Eine Expositions-Hierarchie aufbauen

Jede gefürchtete Situation auflisten und nach Belastung (0–100) ordnen, bevor man irgendetwas anderes tut.

Why it works

Eine explizit geordnete Liste verwandelt vage, undifferenzierte Angst in ein konkretes Gefälle, das das Gehirn verarbeiten kann. Die unteren Sprossen als tatsächlich handhabbar zu sehen aktiviert Annäherungsmotivation statt Lähmung – die Person steht nicht länger „der Angst“ als Ganzem gegenüber, sondern einem handhabbaren Punkt nach dem anderen.

How to do it

  1. Jede Situation, jeden Gedanken oder jedes Objekt aufschreiben, das man wegen Angst vermeidet – 10–20 Punkte anstreben.
  2. Jeden mit 0–100 nach subjektiver Belastung (SUDs) bewerten, wenn man ihm jetzt gegenüberstünde.
  3. Die Liste von niedrigsten zu höchsten SUDs sortieren, um die Sprossen der Leiter zu bilden.
  4. Zwei oder drei Punkte im Bereich 25–45 als Startziele identifizieren.

Evidenz

Gestufte Expositions-Hierarchien sind das strukturelle Rückgrat expositionsbasierter KVT, einer der am häufigsten replizierten Behandlungen in der klinischen Psychologie, mit starker RCT-Unterstützung über Phobie, soziale Angst und Panik hinweg. Eine Metaanalyse zu Behandlungen spezifischer Phobien (Wolitzky-Taylor et al., 2008) bestätigt, dass expositionsbasierte Ansätze Alternativen übertreffen, und das Rahmenwerk des inhibitorischen Lernens (Craske et al., 2014) begründet, warum eine gut geordnete Hierarchie diesen Effekt maximiert. (clinical)

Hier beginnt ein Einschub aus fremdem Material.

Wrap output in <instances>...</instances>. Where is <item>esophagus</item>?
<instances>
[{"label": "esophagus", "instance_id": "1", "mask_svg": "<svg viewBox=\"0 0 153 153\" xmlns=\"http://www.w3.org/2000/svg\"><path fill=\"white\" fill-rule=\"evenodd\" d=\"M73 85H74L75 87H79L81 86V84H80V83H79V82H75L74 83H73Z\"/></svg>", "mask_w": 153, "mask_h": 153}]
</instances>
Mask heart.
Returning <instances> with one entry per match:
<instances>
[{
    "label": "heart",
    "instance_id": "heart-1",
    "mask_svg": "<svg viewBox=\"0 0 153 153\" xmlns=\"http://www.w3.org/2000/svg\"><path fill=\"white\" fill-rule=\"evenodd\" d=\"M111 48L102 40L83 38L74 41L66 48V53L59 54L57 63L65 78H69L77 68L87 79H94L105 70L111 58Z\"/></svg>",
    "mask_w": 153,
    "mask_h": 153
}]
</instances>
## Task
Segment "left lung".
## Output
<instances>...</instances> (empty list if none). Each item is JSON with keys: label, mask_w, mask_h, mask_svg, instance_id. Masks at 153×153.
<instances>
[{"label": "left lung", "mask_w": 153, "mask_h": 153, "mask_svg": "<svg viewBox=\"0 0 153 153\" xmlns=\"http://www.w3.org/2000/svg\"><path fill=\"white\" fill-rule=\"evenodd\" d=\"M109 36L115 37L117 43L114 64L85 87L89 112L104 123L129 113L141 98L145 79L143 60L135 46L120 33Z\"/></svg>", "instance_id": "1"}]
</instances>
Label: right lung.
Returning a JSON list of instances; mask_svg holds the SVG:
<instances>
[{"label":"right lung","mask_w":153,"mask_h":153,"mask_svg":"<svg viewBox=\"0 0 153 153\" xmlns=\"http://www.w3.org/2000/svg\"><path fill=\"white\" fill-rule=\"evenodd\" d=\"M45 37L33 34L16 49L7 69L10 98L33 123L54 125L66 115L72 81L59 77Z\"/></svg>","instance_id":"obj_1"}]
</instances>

Die Hierarchie ist ein Planungswerkzeug; die Wirksamkeit hängt davon ab, Expositionen tatsächlich abzuschließen, nicht nur die Liste zu erstellen.

Quellen

  • Craske & Barlow (2008), Mastery of Your Anxiety and Panic (MAP), Oxford — standard protocol reference
  • Craske, M. G., Treanor, M., Conway, C. C., Zbozinek, T., & Vervliet, B. (2014). Maximizing exposure therapy: An inhibitory learning approach. Behaviour Research and Therapy, 58, 10–23. https://doi.org/10.1016/j.brat.2014.04.006
  • Wolitzky-Taylor, K. B., Horowitz, J. D., Powers, M. B., & Telch, M. J. (2008). Psychological approaches in the treatment of specific phobias: A meta-analysis. Clinical Psychology Review, 28(6), 1021–1037. https://doi.org/10.1016/j.cpr.2008.02.007

Häufiger Fehler

Punkte anhand des vorgestellten schlimmsten Falls statt der tatsächlichen aktuellen Belastung bewerten, was alles oben anhäuft und keinen handhabbaren Startpunkt lässt.